Spatial data with pictures =
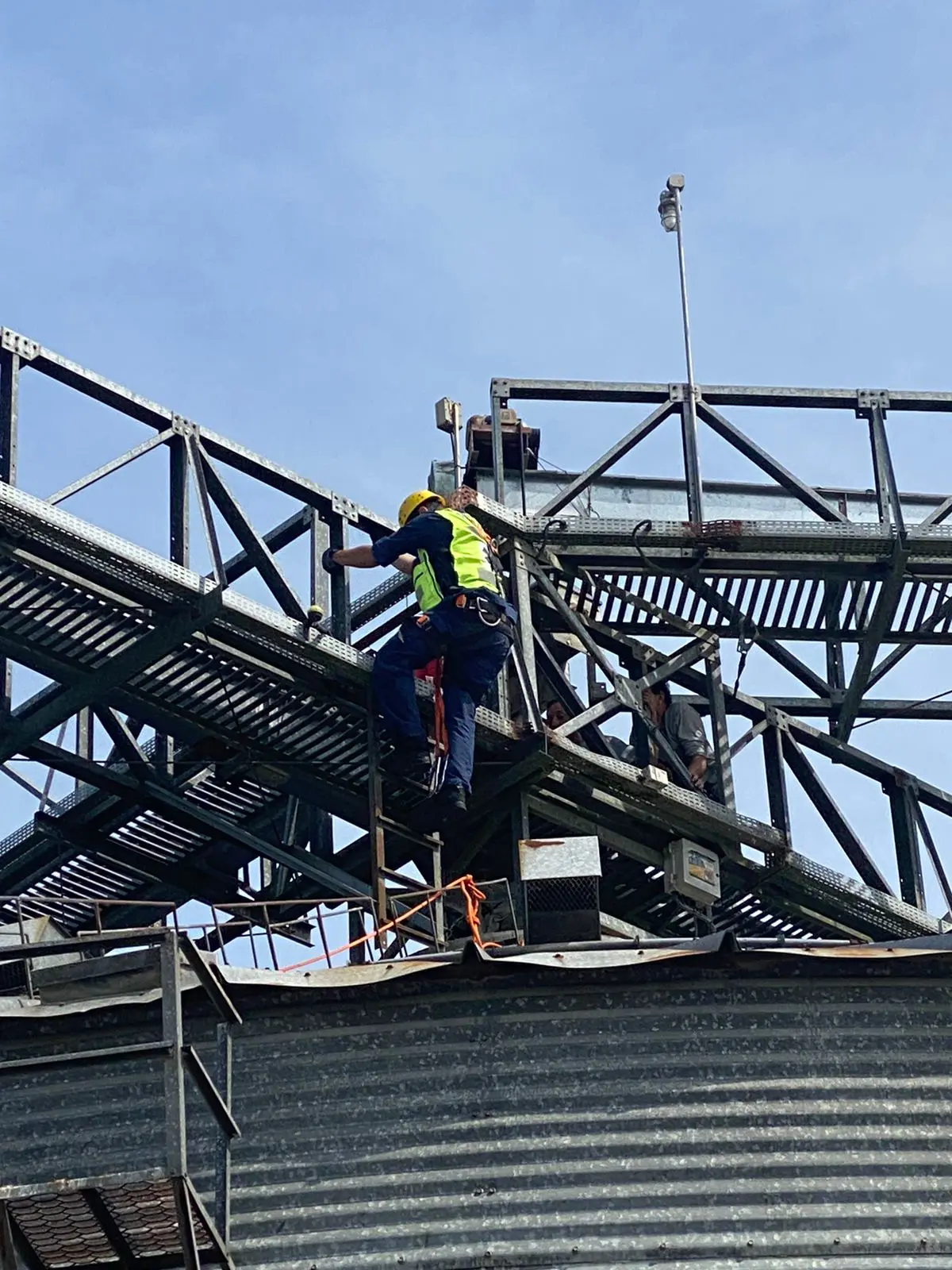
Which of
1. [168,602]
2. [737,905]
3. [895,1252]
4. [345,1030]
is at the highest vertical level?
[168,602]

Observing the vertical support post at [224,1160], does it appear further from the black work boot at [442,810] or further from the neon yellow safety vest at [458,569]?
the neon yellow safety vest at [458,569]

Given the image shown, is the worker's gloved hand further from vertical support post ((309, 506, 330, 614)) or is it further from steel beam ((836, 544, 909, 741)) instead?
steel beam ((836, 544, 909, 741))

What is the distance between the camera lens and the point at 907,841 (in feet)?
76.6

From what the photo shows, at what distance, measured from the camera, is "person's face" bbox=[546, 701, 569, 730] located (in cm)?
2183

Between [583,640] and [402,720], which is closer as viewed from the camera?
[402,720]

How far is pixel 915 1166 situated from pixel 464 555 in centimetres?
666

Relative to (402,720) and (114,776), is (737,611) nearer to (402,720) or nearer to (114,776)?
(402,720)

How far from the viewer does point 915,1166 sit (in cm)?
1557

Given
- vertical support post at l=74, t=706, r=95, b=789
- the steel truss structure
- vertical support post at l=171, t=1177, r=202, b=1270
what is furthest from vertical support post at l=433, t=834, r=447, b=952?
vertical support post at l=171, t=1177, r=202, b=1270

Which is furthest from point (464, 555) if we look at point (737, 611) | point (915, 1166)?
point (915, 1166)

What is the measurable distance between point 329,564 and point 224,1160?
741cm

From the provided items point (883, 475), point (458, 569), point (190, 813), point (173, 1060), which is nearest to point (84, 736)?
point (190, 813)

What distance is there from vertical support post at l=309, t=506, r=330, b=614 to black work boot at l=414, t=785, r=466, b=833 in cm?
182

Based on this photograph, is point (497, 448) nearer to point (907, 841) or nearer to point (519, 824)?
point (519, 824)
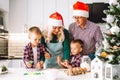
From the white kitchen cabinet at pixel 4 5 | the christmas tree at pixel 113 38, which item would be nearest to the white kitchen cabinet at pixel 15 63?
the white kitchen cabinet at pixel 4 5

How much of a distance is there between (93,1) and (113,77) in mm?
3209

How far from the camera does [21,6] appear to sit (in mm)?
4863

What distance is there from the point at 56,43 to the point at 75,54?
23 cm

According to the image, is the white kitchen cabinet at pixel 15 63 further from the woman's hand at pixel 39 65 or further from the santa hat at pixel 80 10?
the woman's hand at pixel 39 65

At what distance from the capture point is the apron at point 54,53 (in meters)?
2.69

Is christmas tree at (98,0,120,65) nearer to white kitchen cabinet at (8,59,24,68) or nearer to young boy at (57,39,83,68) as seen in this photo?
young boy at (57,39,83,68)

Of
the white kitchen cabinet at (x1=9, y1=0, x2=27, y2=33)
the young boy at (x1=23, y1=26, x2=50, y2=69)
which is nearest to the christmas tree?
the young boy at (x1=23, y1=26, x2=50, y2=69)

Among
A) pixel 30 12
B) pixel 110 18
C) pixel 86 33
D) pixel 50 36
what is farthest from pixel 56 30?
pixel 30 12

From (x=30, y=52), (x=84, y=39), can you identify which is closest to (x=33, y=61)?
(x=30, y=52)

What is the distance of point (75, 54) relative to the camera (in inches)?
104

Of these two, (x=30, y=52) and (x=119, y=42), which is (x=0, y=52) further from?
(x=119, y=42)

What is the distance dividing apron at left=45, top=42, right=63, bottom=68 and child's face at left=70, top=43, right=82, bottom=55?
0.12m

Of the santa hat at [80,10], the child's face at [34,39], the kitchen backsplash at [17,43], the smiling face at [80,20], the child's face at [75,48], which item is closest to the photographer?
the child's face at [34,39]

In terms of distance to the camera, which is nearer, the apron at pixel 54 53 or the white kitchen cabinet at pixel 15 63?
the apron at pixel 54 53
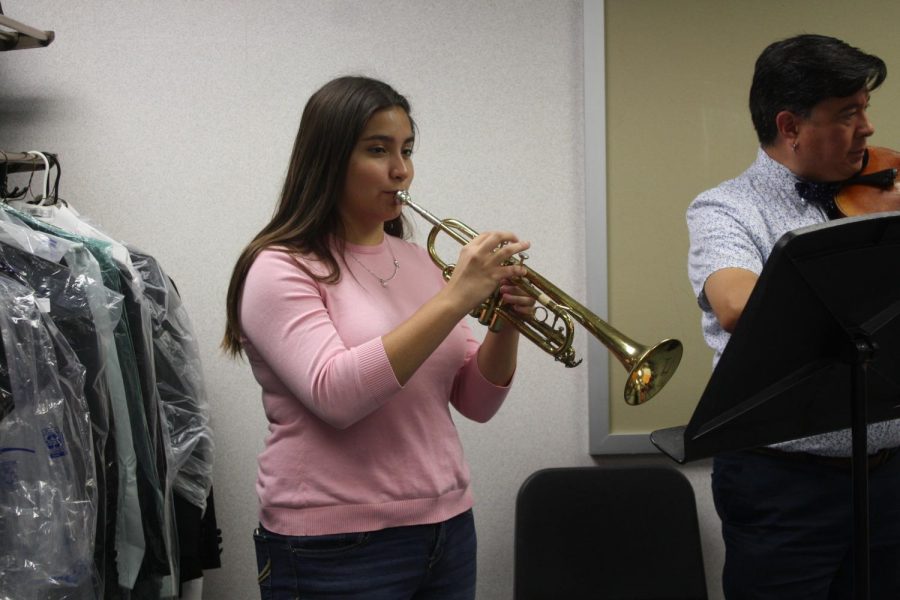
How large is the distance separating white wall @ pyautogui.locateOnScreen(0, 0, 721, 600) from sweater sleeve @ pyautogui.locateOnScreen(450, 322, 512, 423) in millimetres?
960

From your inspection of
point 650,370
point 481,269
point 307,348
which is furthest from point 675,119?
point 307,348

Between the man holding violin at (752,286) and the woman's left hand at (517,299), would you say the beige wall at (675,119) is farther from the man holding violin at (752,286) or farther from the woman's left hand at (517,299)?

Your goal =
Lay out every line of the rows above as a numbered list, skipping the blank lines. Leave the pictures out of your answer.

Full response =
1. Which of
2. 1. [168,602]
3. 2. [737,905]
4. 3. [895,1252]
5. 4. [345,1030]
6. is at the highest vertical level?
7. [168,602]
8. Observing the vertical support post at [224,1160], does it appear further from the black work boot at [442,810] or further from the neon yellow safety vest at [458,569]?
9. the neon yellow safety vest at [458,569]
10. Given the image shown, is the worker's gloved hand further from vertical support post ((309, 506, 330, 614)) or is it further from steel beam ((836, 544, 909, 741)) instead?
11. steel beam ((836, 544, 909, 741))
12. What is the distance between the camera lens and the point at 907,841 (in feet)?
13. 76.6
14. From what the photo shows, at what distance, measured from the camera, is "person's face" bbox=[546, 701, 569, 730] located (in cm)?
15. 2183
16. Between [583,640] and [402,720], which is closer as viewed from the camera?
17. [402,720]
18. How far is pixel 915 1166 situated from pixel 464 555 in centimetres?
19. 666
20. Relative to (402,720) and (114,776), is (737,611) nearer to (402,720) or nearer to (114,776)?
21. (402,720)
22. How far from the viewer does point 915,1166 sit (in cm)?
23. 1557
24. Given
25. - vertical support post at l=74, t=706, r=95, b=789
26. - the steel truss structure
27. - vertical support post at l=171, t=1177, r=202, b=1270
28. what is furthest from vertical support post at l=433, t=834, r=447, b=952?
29. vertical support post at l=171, t=1177, r=202, b=1270
30. Which is furthest from point (464, 555) if we look at point (737, 611) | point (915, 1166)?
31. point (915, 1166)
32. What is the measurable distance between point 329,564 and point 224,1160?
33. 741cm
34. From the provided items point (883, 475), point (458, 569), point (190, 813), point (173, 1060), which is nearest to point (84, 736)?
35. point (190, 813)
36. What distance is there from vertical support post at l=309, t=506, r=330, b=614 to black work boot at l=414, t=785, r=466, b=833 in cm?
37. 182
38. Based on this photograph, is point (497, 448) nearer to point (907, 841) or nearer to point (519, 824)?
39. point (519, 824)
40. From the white kitchen cabinet at pixel 4 5 | the christmas tree at pixel 113 38, which item would be nearest to the white kitchen cabinet at pixel 15 63?
41. the white kitchen cabinet at pixel 4 5
42. How much of a distance is there between (93,1) and (113,77) in mm?
43. 3209
44. How far from the camera does [21,6] appear to sit (in mm)?
45. 4863
46. What distance is there from the point at 56,43 to the point at 75,54?
47. 23 cm
48. According to the image, is the white kitchen cabinet at pixel 15 63 further from the woman's hand at pixel 39 65 or further from the santa hat at pixel 80 10?
49. the woman's hand at pixel 39 65
50. At what distance from the capture point is the apron at point 54,53 (in meters)?
51. 2.69
52. Is christmas tree at (98,0,120,65) nearer to white kitchen cabinet at (8,59,24,68) or nearer to young boy at (57,39,83,68) as seen in this photo?
53. young boy at (57,39,83,68)
54. Of
55. the white kitchen cabinet at (x1=9, y1=0, x2=27, y2=33)
56. the young boy at (x1=23, y1=26, x2=50, y2=69)
57. which is nearest to the christmas tree?
58. the young boy at (x1=23, y1=26, x2=50, y2=69)
59. Among
60. A) pixel 30 12
61. B) pixel 110 18
62. C) pixel 86 33
63. D) pixel 50 36
64. what is farthest from pixel 56 30?
65. pixel 30 12
66. From (x=30, y=52), (x=84, y=39), can you identify which is closest to (x=33, y=61)?
67. (x=30, y=52)
68. What is the distance of point (75, 54) relative to the camera (in inches)?
69. 104
70. Of these two, (x=30, y=52) and (x=119, y=42), which is (x=0, y=52) further from?
71. (x=119, y=42)
72. What is the distance dividing apron at left=45, top=42, right=63, bottom=68 and child's face at left=70, top=43, right=82, bottom=55?
73. 0.12m
74. Of the santa hat at [80,10], the child's face at [34,39], the kitchen backsplash at [17,43], the smiling face at [80,20], the child's face at [75,48], which item is closest to the photographer?
75. the child's face at [34,39]
76. In terms of distance to the camera, which is nearer, the apron at pixel 54 53 or the white kitchen cabinet at pixel 15 63?
77. the apron at pixel 54 53
78. How large is the distance separating white wall @ pyautogui.locateOnScreen(0, 0, 721, 600) from sweater sleeve @ pyautogui.locateOnScreen(450, 322, 512, 423) in millimetres?
79. 960
80. From your inspection of
81. point 650,370
82. point 481,269
83. point 307,348
84. which is furthest from point 675,119?
85. point 307,348
86. Between the man holding violin at (752,286) and the woman's left hand at (517,299), would you say the beige wall at (675,119) is farther from the man holding violin at (752,286) or farther from the woman's left hand at (517,299)?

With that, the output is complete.